→ Text:
++++++++++

How to use a content audit to make your website better

The quick content auditing guide for busy small business owners

You spent a lot of time and money on your website, didn’t you? 

Maybe you worked weekends to make it happen, or into the early hours of the morning. It was a hard slog. But it’s worth the effort when people who reach your website feel they must buy your product.

Except they’re not.

Unfortunately, websites can start to feel stale after a while. And when that happens, people don’t connect with it as much as they used to, and may not stick around long enough to become customers or clients. 

Is that the case with your site? Let’s find out.

It’s time for a content audit.  

What is a content audit?

A content audit is where you go through your site’s content and assess the relative strengths and weaknesses of each piece. You’ll then use the results to guide your future marketing. Ideally, you should do a content audit every year or so.

According to the Nielsen Norman Group (known for their global user experience leadership), a content audit examines and evaluates the quality, depth and breadth of your content.

A thorough audit will uncover:

  • content that needs refreshing
  • any gaps you need to fill with new content
  • any content that should be removed.

You can’t do a content audit without doing a content inventory first

Illustration of two pages holding hands.

A content inventory is an important part of a content audit, and one you shouldn’t skip. It’s a bit like baking a cake: would you start mixing things in the bowl without knowing whether you have all the ingredients?

From the Nielsen Norman Group again: “A content inventory lists out the digital content you have and includes aspects such as each pieces’ name, format, URL, creation date, author, and metadata. A content audit determines the quality of the content and whether it needs to be updated or removed.”

A content inventory will uncover the depth and breadth of your content, but not the content’s quality or how to improve it. That’s what the audit is for. And that’s why you should always do an inventory first and then an audit.

++++++++++

→ Task requirements:
[a] How often does the guide say a content audit should ideally be done?
[b] Reproduce the guide word for word between "Is that the" and "year or so.", inclusive.
The material that comes after this guide is unrelated to it.

→ Data excerpt:

++++++++++

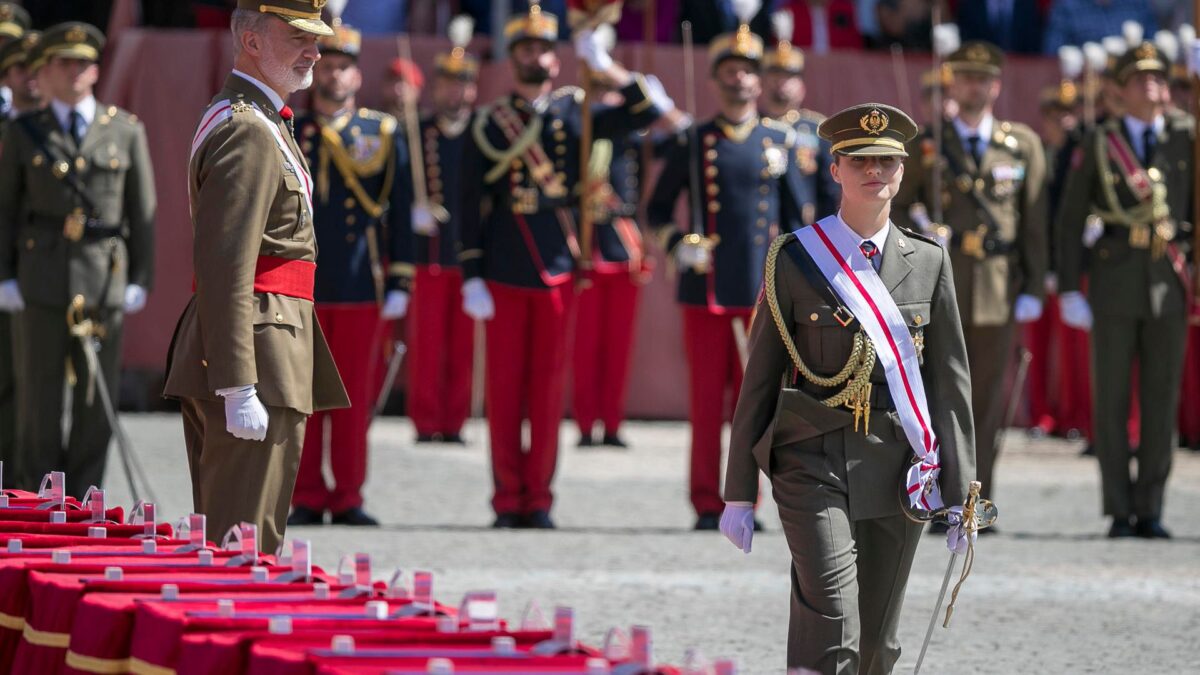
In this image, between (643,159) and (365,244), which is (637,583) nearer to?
(365,244)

++++++++++

→ Worked answers:
[a] Every year or so.

[b]
Is that the case with your site? Let’s find out.

It’s time for a content audit.  

What is a content audit?

A content audit is where you go through your site’s content and assess the relative strengths and weaknesses of each piece. You’ll then use the results to guide your future marketing. Ideally, you should do a content audit every year or so.